Veterans Benefits And Insurance Claims

Grand Prairie insurance attorneys need to know how subrogation and liens work as it relates to insurance claims. One of these interests to be aware of is the Veterans Administration rights to recover money they spend on behalf of their members.
The reimbursement rights of the Veterans’ Administration are statutory, and are set forth the United States 4th Circuit Court of Appeals case styled, United States v. Maryland. It is a 1990 case. It says that “Federal law pertaining to veterans benefits places the United States on an equal footing with private hospitals in its attempts to recover from third parties the cost of medical services provided veterans for non-service related injuries.” Such equality is ensured by 38 U.S.C. Section 629(a)(1), which provides:
“In any case in which a veteran is furnished care or services under this chapter for a non-service connected disability … the United States has the right to recover or collect the reasonable cost of such care or services … from a third party to the extent that the veteran (or the provider of the care or services) would be eligible to receive payment for such care or services from such third party if the care or services had not been furnished by a department or agency of the United States.”
This statute defines third parties to include health care providers, employers, automobile insurance carriers, and “a State or political subdivision of a State.” This is 38 U.S.C. Section 629(i)(3).

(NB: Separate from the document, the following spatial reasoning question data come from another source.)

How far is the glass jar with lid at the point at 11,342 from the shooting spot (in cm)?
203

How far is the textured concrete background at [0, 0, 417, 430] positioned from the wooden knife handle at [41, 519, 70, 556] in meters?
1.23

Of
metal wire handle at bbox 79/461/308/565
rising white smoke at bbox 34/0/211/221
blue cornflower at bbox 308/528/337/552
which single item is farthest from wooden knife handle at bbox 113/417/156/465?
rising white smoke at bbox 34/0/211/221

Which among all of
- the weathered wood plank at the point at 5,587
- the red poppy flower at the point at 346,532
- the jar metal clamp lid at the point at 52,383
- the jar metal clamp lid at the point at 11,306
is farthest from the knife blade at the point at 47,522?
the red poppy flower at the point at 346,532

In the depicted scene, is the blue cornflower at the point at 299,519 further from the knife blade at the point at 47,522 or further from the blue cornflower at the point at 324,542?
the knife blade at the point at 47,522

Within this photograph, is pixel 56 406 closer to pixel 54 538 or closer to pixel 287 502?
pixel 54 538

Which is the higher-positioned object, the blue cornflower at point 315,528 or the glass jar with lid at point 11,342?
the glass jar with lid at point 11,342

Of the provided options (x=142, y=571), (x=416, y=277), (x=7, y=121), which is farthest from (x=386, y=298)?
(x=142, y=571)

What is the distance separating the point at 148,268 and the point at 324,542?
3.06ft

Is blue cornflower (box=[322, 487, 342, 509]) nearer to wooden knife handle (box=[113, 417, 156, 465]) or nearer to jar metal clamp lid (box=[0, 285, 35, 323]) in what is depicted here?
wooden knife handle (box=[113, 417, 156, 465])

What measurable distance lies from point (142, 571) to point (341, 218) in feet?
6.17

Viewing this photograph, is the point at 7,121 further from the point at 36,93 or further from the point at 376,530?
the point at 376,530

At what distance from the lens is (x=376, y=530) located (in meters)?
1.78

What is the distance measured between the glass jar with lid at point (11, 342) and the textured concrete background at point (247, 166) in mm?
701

Here is something that needs to be realized not only by attorneys who do this type of work (hopefully they already know) but also people who try to represent themselves or help a relative or friend who has a claim. The writer of this Blog sees all too often, situations where a person tries to submit a claim on their own. Their attitude is that they don’t want to get an attorney involved because of the cost or maybe the fear of getting involved in litigation. Other times, a person feels the insurance company is treating them fairly and thus see no need to involve an attorney.
Here is the fallacy. There are simply too many mine fields related to liens and subrogation interests that can rear their heads and cause financial harm to the person who attempts to resolve these matters without the assistance of an attorney. This writer gets at least one phone call a month, or more, from someone who has got themselves into legal trouble for the issues related to liens and subrogation interest. BEWARE!